### Objetivo del ejercicio
Reproduce sin cambios el pasaje del texto sobre el saqueo que va desde "El objetivo primario, el" hasta "una relativa calma.", incluido este último.

### Texto para leer
====

Unos minutos antes, un cartelito amarillo colgado no se sabe por quién
en las rejas de las ventanas impecables del centro, informó de
la súbita postergación. La inauguración tendrá
lugar el 28 de diciembre. Sobre la hora, el jefe de Gobierno de
la Ciudad, Aníbal Ibarra, había anunciado que no podía
concurrir. A tres cuadras de allí, Luna y Osvaldo Cruz, se escuchaban
estampidos. La gente comenzaba a correr. Había empezado el saqueo.
El objetivo primario, el más a mano, como en todas partes, los
chinos.
Una mujer joven desorbitada llegaba a la carrera. Están tirando
balas y gases. El propio comisario empezó a tirar. Lastimaron a
un chico de 9 años. Por Osvaldo Cruz pasaban hombres, mujeres
y adolescentes en shorts y ojotas trasladando con apuro lo que podían:
latas de tomate, paquetes de harina, yogures, sachets de leche, en bolsitas,
sobre las rejillas de las heladeras industriales, en cajones. Grupos de
pobladores se apiñaban en los umbrales, observando. Los pequeños,
modestos negocios de la villa habían clausurado sus persianas a
cal y canto. Y no sólo los comercios. Las puertas de las casas
también se cerraban. De todos modos, para la magnitud y extensión
del estallido la villa mantenía una relativa calma.

====

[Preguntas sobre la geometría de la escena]
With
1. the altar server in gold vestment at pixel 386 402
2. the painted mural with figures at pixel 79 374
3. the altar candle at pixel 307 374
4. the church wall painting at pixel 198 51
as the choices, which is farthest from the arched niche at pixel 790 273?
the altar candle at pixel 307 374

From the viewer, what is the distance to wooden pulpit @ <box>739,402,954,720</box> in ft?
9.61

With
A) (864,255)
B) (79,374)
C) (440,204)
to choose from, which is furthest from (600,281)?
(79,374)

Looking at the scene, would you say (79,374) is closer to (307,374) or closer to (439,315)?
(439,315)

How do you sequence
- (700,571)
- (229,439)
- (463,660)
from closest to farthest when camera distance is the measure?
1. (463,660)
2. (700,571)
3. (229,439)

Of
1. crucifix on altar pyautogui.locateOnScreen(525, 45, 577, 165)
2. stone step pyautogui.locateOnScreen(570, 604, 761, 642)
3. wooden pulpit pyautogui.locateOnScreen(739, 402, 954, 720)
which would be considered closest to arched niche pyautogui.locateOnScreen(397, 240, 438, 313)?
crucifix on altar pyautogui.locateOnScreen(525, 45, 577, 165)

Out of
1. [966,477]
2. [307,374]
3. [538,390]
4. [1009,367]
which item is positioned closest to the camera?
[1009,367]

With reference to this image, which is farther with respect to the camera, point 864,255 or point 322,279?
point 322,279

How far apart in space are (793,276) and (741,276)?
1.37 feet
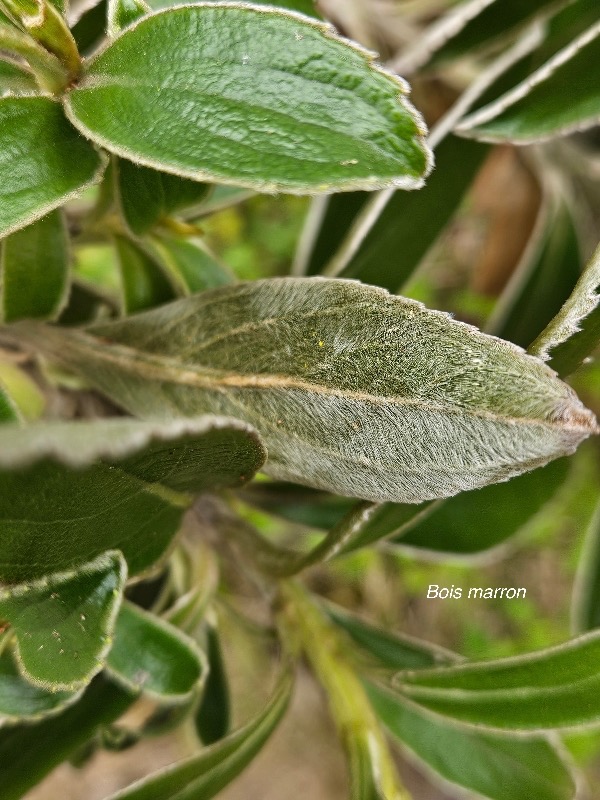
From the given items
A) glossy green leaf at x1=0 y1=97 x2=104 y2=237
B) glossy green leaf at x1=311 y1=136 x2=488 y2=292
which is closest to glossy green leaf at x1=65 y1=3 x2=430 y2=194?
glossy green leaf at x1=0 y1=97 x2=104 y2=237

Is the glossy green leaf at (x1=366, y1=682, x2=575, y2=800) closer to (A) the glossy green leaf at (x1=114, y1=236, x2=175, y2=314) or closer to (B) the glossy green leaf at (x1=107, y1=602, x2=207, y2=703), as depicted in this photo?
(B) the glossy green leaf at (x1=107, y1=602, x2=207, y2=703)

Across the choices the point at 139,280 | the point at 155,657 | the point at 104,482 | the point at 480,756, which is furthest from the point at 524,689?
the point at 139,280

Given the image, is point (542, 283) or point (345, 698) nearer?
point (345, 698)

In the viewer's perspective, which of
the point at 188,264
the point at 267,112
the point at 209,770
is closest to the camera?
the point at 267,112

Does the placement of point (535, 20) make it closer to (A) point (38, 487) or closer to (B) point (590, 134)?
(B) point (590, 134)

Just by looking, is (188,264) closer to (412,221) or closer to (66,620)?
(412,221)

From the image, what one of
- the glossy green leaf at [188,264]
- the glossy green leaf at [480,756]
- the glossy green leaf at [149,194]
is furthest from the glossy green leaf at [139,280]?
the glossy green leaf at [480,756]

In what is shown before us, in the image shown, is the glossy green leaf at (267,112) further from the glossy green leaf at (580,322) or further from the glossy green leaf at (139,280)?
the glossy green leaf at (139,280)
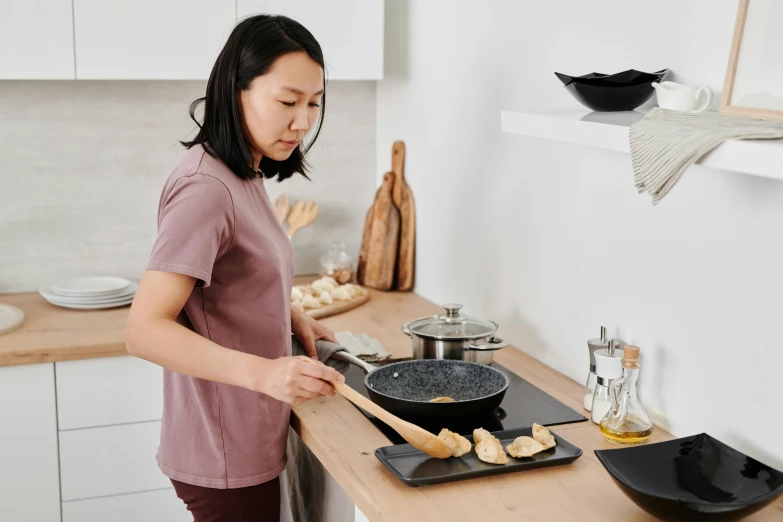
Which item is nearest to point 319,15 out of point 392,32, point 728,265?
point 392,32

====

### Respuesta
El objetivo primario, el más a mano, como en todas partes, los
chinos.
Una mujer joven desorbitada llegaba a la carrera. Están tirando
balas y gases. El propio comisario empezó a tirar. Lastimaron a
un chico de 9 años. Por Osvaldo Cruz pasaban hombres, mujeres
y adolescentes en shorts y ojotas trasladando con apuro lo que podían:
latas de tomate, paquetes de harina, yogures, sachets de leche, en bolsitas,
sobre las rejillas de las heladeras industriales, en cajones. Grupos de
pobladores se apiñaban en los umbrales, observando. Los pequeños,
modestos negocios de la villa habían clausurado sus persianas a
cal y canto. Y no sólo los comercios. Las puertas de las casas
también se cerraban. De todos modos, para la magnitud y extensión
del estallido la villa mantenía una relativa calma.